A Seleção Brasileira e a Seleção Chilena finalizam, nesta quinta-feira (4), seus preparativos para o confronto válido pelas Eliminatórias da Copa do Mundo de 2026. O embate, que ocorrerá no Estádio do Maracanã, reveste-se de caráter distinto para cada equipe: enquanto o Brasil utiliza a partida como espaço experimental para ajustes de ordem tática, o Chile cumpre tabela, já sem qualquer perspectiva de classificação.

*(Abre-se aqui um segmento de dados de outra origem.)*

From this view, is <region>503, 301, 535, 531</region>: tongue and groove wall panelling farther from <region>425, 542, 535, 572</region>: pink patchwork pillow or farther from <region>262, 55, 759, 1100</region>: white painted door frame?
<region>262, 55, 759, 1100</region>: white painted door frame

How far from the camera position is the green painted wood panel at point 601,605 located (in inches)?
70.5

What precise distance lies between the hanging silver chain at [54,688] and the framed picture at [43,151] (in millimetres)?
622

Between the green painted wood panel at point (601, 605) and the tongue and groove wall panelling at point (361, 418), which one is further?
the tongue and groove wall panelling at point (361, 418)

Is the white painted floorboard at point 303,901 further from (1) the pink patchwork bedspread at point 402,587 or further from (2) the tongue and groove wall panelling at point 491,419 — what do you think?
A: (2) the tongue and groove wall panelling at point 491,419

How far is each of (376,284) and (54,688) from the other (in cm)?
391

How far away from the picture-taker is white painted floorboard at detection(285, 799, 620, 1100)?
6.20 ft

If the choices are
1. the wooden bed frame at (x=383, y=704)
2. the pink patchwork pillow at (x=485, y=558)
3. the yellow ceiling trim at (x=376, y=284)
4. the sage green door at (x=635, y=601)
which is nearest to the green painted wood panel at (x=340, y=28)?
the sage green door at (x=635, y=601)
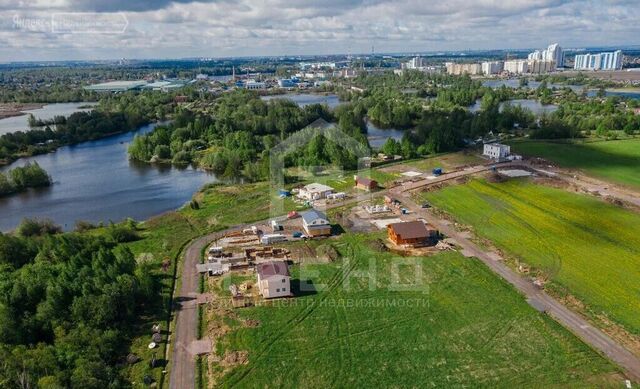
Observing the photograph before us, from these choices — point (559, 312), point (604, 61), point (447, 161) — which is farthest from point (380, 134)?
point (604, 61)

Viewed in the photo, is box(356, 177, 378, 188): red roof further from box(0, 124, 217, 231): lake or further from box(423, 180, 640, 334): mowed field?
box(0, 124, 217, 231): lake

No comando da equipe brasileira, Carlo Ancelotti fará sua primeira atuação oficial no país. O treinador esboçou uma formação de viés ofensivo, privilegiando amplitude e intensidade no setor de ataque com quatro jogadores adiantados. Apesar disso, as mudanças mais sensíveis ocorreram no sistema defensivo, no qual apenas Marquinhos e Alisson figuram como referências já consolidadas.
Durante o ciclo de treinamentos realizados na Granja Comary, em Teresópolis, Ancelotti priorizou dinâmicas de posse e circulação rápida, visando testar a versatilidade de atletas que ainda buscam afirmação no cenário internacional. Assim, a configuração preliminar da equipe apresenta-se da seguinte forma: Alisson; Wesley, Marquinhos, Gabriel Magalhães (Alex Sandro) e Douglas Santos (Caio Henrique); Casemiro e Bruno Guimarães (Lucas Paquetá); Estevão, João Pedro, Raphinha e Martinelli.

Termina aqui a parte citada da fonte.